Florida Car Insurance Requirements
- Personal Injury Protection: $10,000 of coverage is required.
- Property Damage Liability: $10,000 of coverage is required.
- Collision (optional): Pays for repairs to your vehicle even if an accident is your fault.
- Medical Payment (optional): Pays the 20% of medical bills that PIP does not cover, plus amounts over $10,000.
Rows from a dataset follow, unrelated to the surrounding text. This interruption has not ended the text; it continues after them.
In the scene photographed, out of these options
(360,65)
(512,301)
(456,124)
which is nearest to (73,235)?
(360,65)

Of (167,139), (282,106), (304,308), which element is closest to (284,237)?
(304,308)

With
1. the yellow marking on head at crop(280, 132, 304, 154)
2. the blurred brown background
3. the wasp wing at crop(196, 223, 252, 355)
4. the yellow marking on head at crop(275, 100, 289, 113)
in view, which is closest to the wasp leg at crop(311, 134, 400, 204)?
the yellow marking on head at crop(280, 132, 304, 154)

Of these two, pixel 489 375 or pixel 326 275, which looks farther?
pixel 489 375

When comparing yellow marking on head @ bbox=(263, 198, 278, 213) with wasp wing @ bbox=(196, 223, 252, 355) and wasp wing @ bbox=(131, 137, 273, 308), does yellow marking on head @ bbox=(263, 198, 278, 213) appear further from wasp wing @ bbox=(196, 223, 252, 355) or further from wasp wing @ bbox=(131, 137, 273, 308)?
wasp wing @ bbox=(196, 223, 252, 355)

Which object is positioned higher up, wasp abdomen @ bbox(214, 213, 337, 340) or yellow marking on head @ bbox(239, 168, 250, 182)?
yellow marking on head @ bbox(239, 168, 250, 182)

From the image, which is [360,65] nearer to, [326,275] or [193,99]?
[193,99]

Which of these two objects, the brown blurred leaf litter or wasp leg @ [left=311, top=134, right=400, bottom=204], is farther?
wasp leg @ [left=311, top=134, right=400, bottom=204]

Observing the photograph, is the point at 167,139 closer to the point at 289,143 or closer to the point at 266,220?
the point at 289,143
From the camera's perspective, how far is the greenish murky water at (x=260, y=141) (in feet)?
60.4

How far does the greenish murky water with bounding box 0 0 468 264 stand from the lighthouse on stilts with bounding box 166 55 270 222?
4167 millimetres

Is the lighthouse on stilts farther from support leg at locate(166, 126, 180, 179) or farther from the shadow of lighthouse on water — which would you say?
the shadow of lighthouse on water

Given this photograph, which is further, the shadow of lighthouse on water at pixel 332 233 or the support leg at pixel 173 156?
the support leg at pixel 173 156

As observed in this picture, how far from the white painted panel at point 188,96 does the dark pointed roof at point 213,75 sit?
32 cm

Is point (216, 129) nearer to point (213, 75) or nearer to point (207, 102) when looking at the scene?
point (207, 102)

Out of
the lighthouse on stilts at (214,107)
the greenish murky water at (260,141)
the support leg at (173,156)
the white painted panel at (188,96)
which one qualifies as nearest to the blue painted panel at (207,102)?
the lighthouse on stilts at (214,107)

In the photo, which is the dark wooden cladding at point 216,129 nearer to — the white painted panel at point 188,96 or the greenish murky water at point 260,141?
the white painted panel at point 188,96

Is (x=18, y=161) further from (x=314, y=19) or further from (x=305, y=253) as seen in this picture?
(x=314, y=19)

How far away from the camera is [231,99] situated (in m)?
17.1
- Uninsured/Underinsured Motorist (optional): Pays your claims if the at-fault driver has little or no liability insurance.
- Bodily Injury Liability (optional): Pays for the other party’s medical bills and/or lost income over $10,000 if an accident is your fault. Coverage is commonly $100,000 per person, up to $300,000 per accident.
As a “no-fault” state, Florida allows you to drive legally without bodily injury liability insurance. Each person’s own PIP or no-fault insurance pays out for their injuries, no matter who causes an accident. However, Florida’s no-fault law is limited. When a victim’s injuries are permanent or serious (costing over $10,000 in medical bills and/or lost income), the injured party can sue the at-fault driver for losses. This makes it very smart to carry bodily liability insurance, which will provide you with defense in court and pay these claims up to the policy limit.
It can be tempting to save money by purchasing only the minimum coverage required in Florida. But that can leave you with high out-of-pocket bills if you’re ever involved in an accident. Compare quotes on all your insurance options so you can make an informed decision.